_Given exercise A:_ In the guide to choosing a business bank account, how often can tax time come?
_Given exercise B:_ Take the guide to choosing a business bank account further, picking up after its final sentence.

** start Reading passage **

How to Choose the Right Business Bank Account

The right business bank account can do wonders for any entrepreneur. Whether you’re starting a new venture, are an independent contractor, or just have a side gig, a commercial bank account is generally a very good idea. Not only does it help you separate business transactions from your personal purchases, it can also serve as legal protection. So, read on to learn more about how to choose the right business bank account.

Top Business Bank Account Benefits

A commercial bank account makes it a cinch to tracking business expenses. You can monitor spending with ease. Plus, it can also be a big help in preventing overspending. What’s more, having a dedicated business account will be a huge time-saver come tax time (which can be every quarter, by the way).
Business checking accounts can make it easier to separate business spending from personal spending. If you run a small business, are self-employed or earn money as an independent contractor or gig worker, a business checking account is something you may need. But which one is best for you? Just as with personal checking accounts, choosing a business bank account comes down to finding one that offers the right combination of features, benefits and cost. —Forbes.com
Additionally, a business bank account makes your organization look more professional. This, not to mention you can also usually enjoy some personalized and professional services of your own. For instance, having documents notarized for free or a minimal fee. Or, helping you to choose the right business credit card and/or debit card.

How to Choose the Right Business Bank Account

Unfortunately, choosing the right business bank account can also be a bit intimidating. After all, you want to get the most out of it while paying the least (since practically all commercial accounts charge fees). So, here are a few helpful tips to find the best business bank account:
  • Ask about fees and requirements. There are very few business bank accounts without fees and requirements. But, some financial institutions waive one or more fees if the account continually maintains a certain minimal balance and/or has a number of business transactions.

** end Reading passage **
** start Dataset extract **

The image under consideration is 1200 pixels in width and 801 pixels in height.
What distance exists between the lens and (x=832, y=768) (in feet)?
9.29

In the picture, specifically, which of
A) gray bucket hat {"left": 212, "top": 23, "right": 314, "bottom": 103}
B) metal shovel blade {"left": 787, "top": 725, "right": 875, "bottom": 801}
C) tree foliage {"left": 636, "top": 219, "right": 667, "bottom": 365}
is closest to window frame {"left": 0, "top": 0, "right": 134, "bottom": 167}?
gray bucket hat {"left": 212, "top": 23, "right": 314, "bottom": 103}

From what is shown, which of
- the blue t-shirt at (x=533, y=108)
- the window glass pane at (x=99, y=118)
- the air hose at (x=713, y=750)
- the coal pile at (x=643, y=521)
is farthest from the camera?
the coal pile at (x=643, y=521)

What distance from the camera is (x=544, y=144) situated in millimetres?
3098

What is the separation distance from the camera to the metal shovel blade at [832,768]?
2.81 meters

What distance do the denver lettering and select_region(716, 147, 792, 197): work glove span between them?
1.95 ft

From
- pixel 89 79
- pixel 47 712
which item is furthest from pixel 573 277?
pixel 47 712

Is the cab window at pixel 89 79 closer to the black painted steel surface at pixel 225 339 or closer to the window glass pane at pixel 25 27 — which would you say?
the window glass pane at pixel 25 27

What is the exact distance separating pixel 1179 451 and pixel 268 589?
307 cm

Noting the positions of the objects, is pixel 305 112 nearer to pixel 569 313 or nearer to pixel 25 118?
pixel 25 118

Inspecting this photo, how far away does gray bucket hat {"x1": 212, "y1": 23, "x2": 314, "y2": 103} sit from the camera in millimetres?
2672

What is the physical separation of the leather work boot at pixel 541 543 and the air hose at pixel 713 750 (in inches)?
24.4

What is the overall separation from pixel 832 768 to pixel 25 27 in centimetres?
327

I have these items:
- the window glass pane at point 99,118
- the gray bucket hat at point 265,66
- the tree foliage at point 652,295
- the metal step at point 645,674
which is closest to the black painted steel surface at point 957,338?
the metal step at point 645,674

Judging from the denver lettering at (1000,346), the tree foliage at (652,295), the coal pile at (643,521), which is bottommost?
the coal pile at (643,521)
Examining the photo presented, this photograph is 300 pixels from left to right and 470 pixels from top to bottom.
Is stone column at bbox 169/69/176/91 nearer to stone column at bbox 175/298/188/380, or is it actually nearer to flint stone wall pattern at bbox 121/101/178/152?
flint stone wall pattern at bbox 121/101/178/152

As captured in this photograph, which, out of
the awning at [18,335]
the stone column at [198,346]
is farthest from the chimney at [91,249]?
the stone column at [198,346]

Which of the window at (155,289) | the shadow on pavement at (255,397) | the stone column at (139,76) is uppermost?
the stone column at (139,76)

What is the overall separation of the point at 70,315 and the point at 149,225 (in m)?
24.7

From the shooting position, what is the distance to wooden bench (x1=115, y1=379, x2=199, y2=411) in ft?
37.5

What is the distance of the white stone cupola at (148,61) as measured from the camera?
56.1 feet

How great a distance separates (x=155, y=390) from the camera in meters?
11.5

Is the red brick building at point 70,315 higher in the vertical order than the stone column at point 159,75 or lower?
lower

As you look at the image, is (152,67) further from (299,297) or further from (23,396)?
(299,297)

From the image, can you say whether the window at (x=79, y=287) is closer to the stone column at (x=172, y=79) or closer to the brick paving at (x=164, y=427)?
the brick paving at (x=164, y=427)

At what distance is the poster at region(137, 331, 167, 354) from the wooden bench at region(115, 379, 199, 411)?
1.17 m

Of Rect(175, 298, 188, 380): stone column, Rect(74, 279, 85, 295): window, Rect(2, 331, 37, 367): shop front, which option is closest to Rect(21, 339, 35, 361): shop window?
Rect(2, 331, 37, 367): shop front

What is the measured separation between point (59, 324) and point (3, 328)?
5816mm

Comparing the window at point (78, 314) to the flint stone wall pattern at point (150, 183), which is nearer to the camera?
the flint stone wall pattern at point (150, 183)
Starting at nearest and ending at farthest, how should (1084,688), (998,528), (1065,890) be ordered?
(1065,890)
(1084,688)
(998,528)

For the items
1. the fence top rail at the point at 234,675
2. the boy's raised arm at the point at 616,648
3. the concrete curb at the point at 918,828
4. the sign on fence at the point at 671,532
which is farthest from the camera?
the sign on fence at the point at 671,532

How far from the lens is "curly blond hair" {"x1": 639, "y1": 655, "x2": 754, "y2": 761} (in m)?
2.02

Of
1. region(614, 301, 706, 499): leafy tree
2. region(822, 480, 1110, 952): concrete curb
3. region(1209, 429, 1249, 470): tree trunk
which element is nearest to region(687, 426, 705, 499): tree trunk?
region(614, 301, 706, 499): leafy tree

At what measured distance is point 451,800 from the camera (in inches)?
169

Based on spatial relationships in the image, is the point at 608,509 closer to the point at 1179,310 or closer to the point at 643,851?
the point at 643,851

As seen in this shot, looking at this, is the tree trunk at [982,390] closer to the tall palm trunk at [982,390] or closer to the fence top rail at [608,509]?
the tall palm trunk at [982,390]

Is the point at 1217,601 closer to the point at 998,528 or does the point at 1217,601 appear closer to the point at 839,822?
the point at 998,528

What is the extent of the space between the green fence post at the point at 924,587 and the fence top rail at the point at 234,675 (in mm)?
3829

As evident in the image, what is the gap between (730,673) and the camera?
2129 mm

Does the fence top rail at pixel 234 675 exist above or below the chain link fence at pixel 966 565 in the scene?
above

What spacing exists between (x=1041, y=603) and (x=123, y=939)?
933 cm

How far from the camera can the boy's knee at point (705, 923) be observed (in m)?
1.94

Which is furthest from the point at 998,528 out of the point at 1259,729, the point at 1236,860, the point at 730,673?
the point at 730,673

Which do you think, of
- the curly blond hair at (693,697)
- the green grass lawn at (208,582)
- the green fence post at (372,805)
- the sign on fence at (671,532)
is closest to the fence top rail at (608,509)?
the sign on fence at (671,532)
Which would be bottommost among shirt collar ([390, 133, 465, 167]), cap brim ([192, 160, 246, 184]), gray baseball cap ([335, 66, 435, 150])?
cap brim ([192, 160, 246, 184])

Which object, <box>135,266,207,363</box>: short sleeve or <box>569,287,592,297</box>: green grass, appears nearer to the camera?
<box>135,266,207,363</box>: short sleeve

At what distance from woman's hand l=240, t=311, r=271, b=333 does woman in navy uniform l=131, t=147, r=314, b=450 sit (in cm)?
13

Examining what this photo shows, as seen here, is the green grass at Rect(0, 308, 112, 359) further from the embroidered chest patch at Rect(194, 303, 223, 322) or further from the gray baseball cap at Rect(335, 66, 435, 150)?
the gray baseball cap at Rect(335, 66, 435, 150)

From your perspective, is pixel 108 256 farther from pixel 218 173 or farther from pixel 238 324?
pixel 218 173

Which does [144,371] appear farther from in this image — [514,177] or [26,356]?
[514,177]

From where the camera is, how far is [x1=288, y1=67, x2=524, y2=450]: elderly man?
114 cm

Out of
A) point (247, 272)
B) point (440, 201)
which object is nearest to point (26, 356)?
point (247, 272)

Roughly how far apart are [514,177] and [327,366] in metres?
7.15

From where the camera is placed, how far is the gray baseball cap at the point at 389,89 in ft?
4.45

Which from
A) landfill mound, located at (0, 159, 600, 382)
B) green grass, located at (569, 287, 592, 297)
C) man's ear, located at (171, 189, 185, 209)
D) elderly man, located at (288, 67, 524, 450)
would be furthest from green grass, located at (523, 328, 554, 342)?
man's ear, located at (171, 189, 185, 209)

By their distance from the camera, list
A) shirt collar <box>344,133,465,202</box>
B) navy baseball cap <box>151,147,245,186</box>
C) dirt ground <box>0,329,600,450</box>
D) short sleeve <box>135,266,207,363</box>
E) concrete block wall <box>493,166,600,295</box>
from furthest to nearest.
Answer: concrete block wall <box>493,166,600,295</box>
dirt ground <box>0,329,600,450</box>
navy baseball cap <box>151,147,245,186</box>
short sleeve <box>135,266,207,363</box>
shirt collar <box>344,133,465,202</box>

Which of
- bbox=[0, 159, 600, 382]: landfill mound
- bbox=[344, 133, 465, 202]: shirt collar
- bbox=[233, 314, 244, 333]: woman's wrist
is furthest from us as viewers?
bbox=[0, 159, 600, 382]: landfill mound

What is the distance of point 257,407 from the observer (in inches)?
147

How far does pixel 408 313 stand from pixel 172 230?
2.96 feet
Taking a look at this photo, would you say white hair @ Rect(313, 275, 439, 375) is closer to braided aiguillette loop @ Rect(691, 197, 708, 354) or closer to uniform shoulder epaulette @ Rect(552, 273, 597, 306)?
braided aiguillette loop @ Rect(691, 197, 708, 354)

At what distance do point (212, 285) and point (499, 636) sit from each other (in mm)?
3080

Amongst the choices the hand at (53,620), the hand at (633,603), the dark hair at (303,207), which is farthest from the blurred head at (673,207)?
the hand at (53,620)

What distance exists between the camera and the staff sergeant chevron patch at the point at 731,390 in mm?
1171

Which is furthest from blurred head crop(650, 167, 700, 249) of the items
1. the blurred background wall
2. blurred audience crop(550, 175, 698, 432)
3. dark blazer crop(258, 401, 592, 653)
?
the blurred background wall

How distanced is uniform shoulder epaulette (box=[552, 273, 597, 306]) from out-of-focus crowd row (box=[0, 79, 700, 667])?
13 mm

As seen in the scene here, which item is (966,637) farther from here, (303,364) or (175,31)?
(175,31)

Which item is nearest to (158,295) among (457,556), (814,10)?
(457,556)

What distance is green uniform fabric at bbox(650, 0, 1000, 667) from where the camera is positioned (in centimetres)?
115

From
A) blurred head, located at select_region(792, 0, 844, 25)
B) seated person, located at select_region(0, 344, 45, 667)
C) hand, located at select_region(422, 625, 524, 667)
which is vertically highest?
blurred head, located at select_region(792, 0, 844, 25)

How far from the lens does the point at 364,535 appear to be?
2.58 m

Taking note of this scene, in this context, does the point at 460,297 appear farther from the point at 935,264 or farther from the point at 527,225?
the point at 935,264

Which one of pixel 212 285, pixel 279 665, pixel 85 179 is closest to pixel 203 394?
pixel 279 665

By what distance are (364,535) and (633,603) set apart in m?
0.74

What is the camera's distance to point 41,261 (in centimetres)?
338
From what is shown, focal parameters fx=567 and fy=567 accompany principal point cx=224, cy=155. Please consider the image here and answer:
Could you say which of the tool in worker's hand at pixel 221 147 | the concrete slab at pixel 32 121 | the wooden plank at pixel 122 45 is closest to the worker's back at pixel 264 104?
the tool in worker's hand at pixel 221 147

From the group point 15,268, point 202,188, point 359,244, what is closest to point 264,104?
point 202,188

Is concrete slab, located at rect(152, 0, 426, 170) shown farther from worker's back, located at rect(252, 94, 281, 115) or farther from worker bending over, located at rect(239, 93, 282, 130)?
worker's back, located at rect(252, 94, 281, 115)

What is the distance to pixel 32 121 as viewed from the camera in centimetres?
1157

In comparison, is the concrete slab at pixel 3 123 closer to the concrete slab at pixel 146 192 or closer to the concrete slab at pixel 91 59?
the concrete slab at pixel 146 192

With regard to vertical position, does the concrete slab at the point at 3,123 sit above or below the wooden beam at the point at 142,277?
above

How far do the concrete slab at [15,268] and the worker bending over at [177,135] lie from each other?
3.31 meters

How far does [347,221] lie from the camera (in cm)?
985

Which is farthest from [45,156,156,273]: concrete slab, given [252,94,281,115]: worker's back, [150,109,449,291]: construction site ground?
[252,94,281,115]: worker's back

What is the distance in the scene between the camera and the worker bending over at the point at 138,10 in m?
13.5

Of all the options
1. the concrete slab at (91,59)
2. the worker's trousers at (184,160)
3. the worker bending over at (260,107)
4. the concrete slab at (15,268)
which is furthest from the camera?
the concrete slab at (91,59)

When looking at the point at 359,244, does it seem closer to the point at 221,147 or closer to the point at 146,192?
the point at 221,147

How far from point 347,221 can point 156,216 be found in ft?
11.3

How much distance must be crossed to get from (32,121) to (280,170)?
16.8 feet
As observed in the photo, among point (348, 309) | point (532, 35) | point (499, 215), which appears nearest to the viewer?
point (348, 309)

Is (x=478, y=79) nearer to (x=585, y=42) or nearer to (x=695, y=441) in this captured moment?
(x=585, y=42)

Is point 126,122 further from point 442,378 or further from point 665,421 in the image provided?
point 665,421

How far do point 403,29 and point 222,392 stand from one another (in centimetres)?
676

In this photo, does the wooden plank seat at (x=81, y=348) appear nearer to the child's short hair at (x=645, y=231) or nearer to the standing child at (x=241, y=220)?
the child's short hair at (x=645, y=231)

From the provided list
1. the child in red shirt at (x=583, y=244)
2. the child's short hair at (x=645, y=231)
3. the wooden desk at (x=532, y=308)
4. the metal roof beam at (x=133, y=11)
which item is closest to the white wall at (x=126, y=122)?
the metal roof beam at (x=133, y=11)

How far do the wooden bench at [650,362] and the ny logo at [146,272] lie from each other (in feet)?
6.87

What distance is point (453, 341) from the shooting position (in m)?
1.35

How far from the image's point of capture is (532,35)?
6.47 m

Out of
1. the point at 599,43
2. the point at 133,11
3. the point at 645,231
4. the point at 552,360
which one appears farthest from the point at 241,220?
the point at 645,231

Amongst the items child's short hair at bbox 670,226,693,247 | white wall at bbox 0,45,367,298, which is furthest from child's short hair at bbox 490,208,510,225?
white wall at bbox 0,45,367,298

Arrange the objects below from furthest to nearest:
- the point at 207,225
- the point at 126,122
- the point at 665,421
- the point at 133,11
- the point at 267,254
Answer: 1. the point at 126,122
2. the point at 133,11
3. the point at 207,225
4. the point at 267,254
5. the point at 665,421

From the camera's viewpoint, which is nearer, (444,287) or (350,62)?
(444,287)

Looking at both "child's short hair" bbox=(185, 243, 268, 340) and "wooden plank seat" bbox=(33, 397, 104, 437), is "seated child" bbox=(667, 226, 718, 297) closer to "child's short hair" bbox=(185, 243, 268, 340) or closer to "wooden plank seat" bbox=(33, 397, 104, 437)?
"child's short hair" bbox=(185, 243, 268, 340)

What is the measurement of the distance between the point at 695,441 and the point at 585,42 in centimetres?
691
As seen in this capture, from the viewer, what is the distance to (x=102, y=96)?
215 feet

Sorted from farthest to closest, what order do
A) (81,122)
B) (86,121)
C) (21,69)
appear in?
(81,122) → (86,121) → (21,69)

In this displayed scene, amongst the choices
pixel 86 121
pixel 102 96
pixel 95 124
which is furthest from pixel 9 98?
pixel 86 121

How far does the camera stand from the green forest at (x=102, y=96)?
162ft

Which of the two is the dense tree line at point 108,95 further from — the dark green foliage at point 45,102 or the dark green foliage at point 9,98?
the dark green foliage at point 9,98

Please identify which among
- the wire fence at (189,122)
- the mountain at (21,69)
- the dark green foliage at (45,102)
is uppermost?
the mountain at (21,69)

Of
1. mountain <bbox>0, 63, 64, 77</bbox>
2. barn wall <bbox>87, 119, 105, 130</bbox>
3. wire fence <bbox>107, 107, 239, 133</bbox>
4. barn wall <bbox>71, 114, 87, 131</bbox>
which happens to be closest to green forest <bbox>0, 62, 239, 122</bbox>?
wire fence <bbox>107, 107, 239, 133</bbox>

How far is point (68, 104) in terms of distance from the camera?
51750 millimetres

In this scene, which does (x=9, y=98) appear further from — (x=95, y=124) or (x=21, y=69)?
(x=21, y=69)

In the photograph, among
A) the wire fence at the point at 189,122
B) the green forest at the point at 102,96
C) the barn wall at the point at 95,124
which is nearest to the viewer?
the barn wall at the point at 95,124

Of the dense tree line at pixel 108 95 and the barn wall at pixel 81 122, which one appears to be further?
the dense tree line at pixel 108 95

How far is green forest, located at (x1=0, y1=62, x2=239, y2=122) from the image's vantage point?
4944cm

** end Dataset extract **

_Task response A:_ Every quarter.

_Task response B:_
  • Know not all introductory offers are the same. Some banks offer very tempting introductory offers. Of course, these expire, so you want to make sure you understand the exact terms. Moreover, pay close attention to what occurs thereafter because it might well be a lot more trouble than it’s worth.
  • Do your homework. Of course, you can always get recommendations from other businesses. But, don’t just go on their experiences alone. Take some time to research different banks online and see how they perform with the Better Business Bureau. Commercial customer reviews could also tell you a whole lot about how a bank treats its business customers.
  • Compare and contrast. Obviously, you’ll need to stack your possible options up against one another. While one might charge a bit more in fees, it could offer waivers. Or, you could value having several branches because it’s more conducive to your business’ needs. Be sure to go over the pros and cons of each to decide which is the best overall fit.
What other suggestions do you have in selecting a good business bank account? Please share your thoughts and experiences so others can benefit from your unique perspective! Interested in learning more about business? Then just visit Waters Business Consulting Group.

Like this article?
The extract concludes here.